Normally I would not post a picture of a woman so scantily clothed. I believe that modesty is a sign of respect for oneself and ones beautiful body.
The reason I post this picture on my blog today is that it depicts a beautiful woman who belongs to an African Tribe. She does not dress in a way of subduction but in the dress of her everyday life and customs. With that said I wish to share with you her story, It is a beautiful story of the worth of a soul. It is the wish of my heart that each of us could understood our individual worth better, and treat each other with an understanding who we truly are. Every human being upon this world has something of value to add to this beautiful world. We each need to know our own song and the songs of each individual we meet.
Of all the African tribes still alive today, the Himba tribe is one of the few that counts the birth date of the children not from the day they are born nor conceived but the day the mother decides to have the child.
When a Himba woman decides to have a child, she goes off and sits under a tree, by herself, and she listens until she can hear the song of the child who wants to come. And after she's heard the song of this child, she comes back to the man who will be the child's father, and teaches him the song.
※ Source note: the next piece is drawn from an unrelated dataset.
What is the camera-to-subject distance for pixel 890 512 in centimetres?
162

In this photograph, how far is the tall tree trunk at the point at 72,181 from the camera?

When they make love to physically conceive the child, they sing the song of the child as a way of inviting the child.
When she becomes pregnant, the mother teaches that child's song to the midwives and the old women of the village, so that when the child is born, the old women and the people gather around him/her and sing the child's song to welcome him/her. As the child grows up, the other villagers are taught the child's song. If the child falls, or gets hurt, someone picks him/her up and sings to him/her his/her song. Or maybe when the child does something wonderful, or goes through the rites of puberty, then as a way of honoring this person, the people of the village sing his or her song.
In the Himba tribe there is one other occasion when the "child song" is sang to the Himba tribesperson. If a Himba tribesman or tribeswoman commits a crime or something that is against the Himba social norms, the villagers call him or her into the center of the village and the community forms a circle around him/her. Then they sing his/her birth song to him/her.
The Himba views correction not as a punishment, but as love and remembrance of identity. For when you recognize your own song, you have no desire or need to do anything that would hurt another.
In marriage, the songs are sung, together. And finally, when the Himba tribesman/tribeswoman is lying in his/her bed, ready to die, all the villagers that know his or her song come and sing - for the last time that person's song.
This to me depicts the power of a woman to change generations. When we can know of our child's great worth, and teach them of their worth , teach others of their worth, celebrate their worth, and remind them when they make mistakes of their worth. We then truly change the world!
Begin today by understanding your own great worth.